Provided passage =
3 Sneaky Things Hurting Your Credit That You Can Easily Fix

Credit-ReportWhen it comes to understanding your credit, it can feel as complicated as trying to solve a Rubik’s cube. Frustrated by this confusion, many consumers neglect their credit, which can have a devastating impact on their financial futures.

A Consumer Action study recently revealed that 27% of Americans have never checked their credit report. That’s alarming, because it’s estimated that a large number of consumers have errors on their credit reports that could damage their credit.

Here are three things that could be hurting your credit:

1. Wrong Information

The wrong personal information on your credit report could hurt your credit. This could be things like your name misspelled, your incorrect home address, where you’ve worked in the past or even your Social Security Number listed incorrectly. How does a wrong address hurt your credit? Your information may be mixed up with someone else’s, especially if you have a common name, or are a “Jr.” or “Sr.” Or it could indicate identity theft — and that could really wreak havoc with your credit. By reviewing your credit report, you’ll be able to quickly see if there’s any information that needs to be updated or changed.

2. High Balances Compared to Limits

Another sneaky thing that could hurt you is your credit card balances — even those you pay in full. How can a credit card that you pay off hurt your credit? Issuers typically report your balances as of the statement closing date. But then those cards aren’t due until about a month later. So in the meantime, the balance on your reports may look high in comparison to your credit limits.

Data provided =
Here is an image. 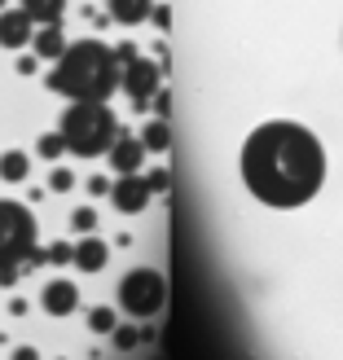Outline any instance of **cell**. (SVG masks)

Given exercise 1 =
In the credit article, what percentage of Americans have never checked their credit report, according to the Consumer Action study?
Given exercise 2 =
Duplicate everything in the credit article from "Here are three" down to "updated or changed.".
Given exercise 3 =
Write the next part of the article on things hurting your credit, beginning right after its final sentence.

Right answer 1 =
27%

Right answer 2 =
Here are three things that could be hurting your credit:

1. Wrong Information

The wrong personal information on your credit report could hurt your credit. This could be things like your name misspelled, your incorrect home address, where you’ve worked in the past or even your Social Security Number listed incorrectly. How does a wrong address hurt your credit? Your information may be mixed up with someone else’s, especially if you have a common name, or are a “Jr.” or “Sr.” Or it could indicate identity theft — and that could really wreak havoc with your credit. By reviewing your credit report, you’ll be able to quickly see if there’s any information that needs to be updated or changed.

Right answer 3 =
Generally you want the balance on each card to stay below 20 to 25% of your available credit. If you have a retail card with a small limit or a rewards card that you use to pay for everything to earn points, then this factor could come back to haunt you.

So you need to either pay your charges off before the statement closing date or ask for a higher credit limit. Of course, a higher credit limit should not be an invitation to overspend. You won’t improve your credit scores if you get in over your head with debt!

3. Outstanding or Delinquent Bills

The third sneaky thing that could hurt your credit score could be outstanding or delinquent bills. You’ll want to make sure you check your credit report to make sure that you have no outstanding bills or any delinquent bills that you need to get addressed.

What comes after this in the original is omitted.